> **To do**: Convert the items from the line containing "At what distance does" through the last item into a two-column CSV with the headers input and output, one row per item. Put each item's text and its answer in its own quoted field, with any line breaks replaced by spaces.

> **Data section**:
·····
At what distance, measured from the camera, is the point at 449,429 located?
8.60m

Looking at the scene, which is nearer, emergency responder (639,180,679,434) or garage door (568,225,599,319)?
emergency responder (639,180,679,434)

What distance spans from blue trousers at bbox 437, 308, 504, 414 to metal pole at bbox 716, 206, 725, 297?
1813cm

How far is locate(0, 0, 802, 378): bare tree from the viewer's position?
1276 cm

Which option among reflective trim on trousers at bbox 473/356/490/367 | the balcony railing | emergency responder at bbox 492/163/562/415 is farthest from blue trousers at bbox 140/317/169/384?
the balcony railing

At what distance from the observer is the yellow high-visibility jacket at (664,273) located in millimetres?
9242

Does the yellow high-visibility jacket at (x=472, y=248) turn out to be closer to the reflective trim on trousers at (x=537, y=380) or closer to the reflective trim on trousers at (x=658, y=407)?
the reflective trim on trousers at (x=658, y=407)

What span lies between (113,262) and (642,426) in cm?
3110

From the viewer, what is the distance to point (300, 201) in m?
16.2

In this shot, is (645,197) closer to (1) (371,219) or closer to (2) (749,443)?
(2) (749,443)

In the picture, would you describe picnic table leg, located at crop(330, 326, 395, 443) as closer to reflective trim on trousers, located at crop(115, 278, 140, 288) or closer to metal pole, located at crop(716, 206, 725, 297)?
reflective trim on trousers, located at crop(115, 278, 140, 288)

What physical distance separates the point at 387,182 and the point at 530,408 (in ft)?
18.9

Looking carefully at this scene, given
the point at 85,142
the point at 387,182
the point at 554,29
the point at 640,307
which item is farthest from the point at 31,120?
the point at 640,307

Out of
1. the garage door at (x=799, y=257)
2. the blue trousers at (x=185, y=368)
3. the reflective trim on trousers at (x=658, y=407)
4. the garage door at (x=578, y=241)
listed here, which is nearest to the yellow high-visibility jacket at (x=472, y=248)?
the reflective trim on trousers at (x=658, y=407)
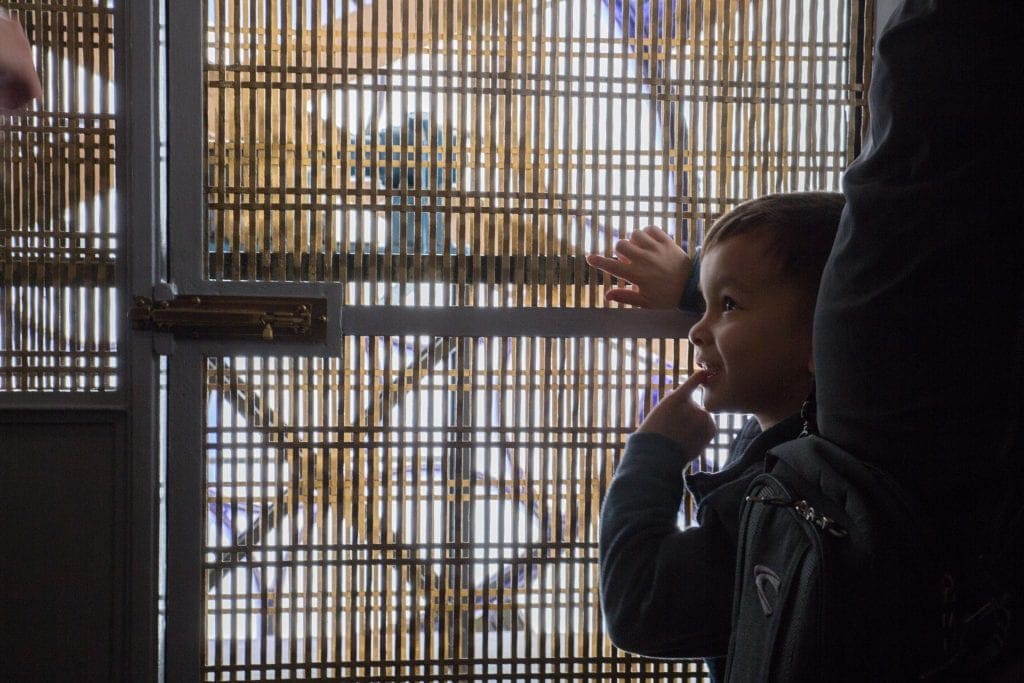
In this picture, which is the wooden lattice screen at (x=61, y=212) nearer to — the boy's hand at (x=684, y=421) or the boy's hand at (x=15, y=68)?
the boy's hand at (x=15, y=68)

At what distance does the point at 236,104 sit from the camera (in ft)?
3.59

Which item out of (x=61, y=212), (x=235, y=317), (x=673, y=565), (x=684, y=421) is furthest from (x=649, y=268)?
(x=61, y=212)

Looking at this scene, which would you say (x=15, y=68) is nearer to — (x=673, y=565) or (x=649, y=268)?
(x=649, y=268)

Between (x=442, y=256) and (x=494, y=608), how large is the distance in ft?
1.73

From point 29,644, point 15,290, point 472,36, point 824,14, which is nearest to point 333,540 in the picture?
point 29,644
·····
> **Task solution**:
input,output
"At what distance does the point at 236,104 sit from the camera (in ft)?","3.59"
"Which item out of (x=61, y=212), (x=235, y=317), (x=673, y=565), (x=684, y=421) is furthest from (x=649, y=268)?","(x=61, y=212)"
"Looking at this scene, which would you say (x=15, y=68) is nearer to — (x=673, y=565) or (x=649, y=268)?","(x=649, y=268)"
"Between (x=442, y=256) and (x=494, y=608), how large is the distance in ft?","1.73"
"From point 29,644, point 15,290, point 472,36, point 824,14, which is nearest to point 333,540 in the picture?","point 29,644"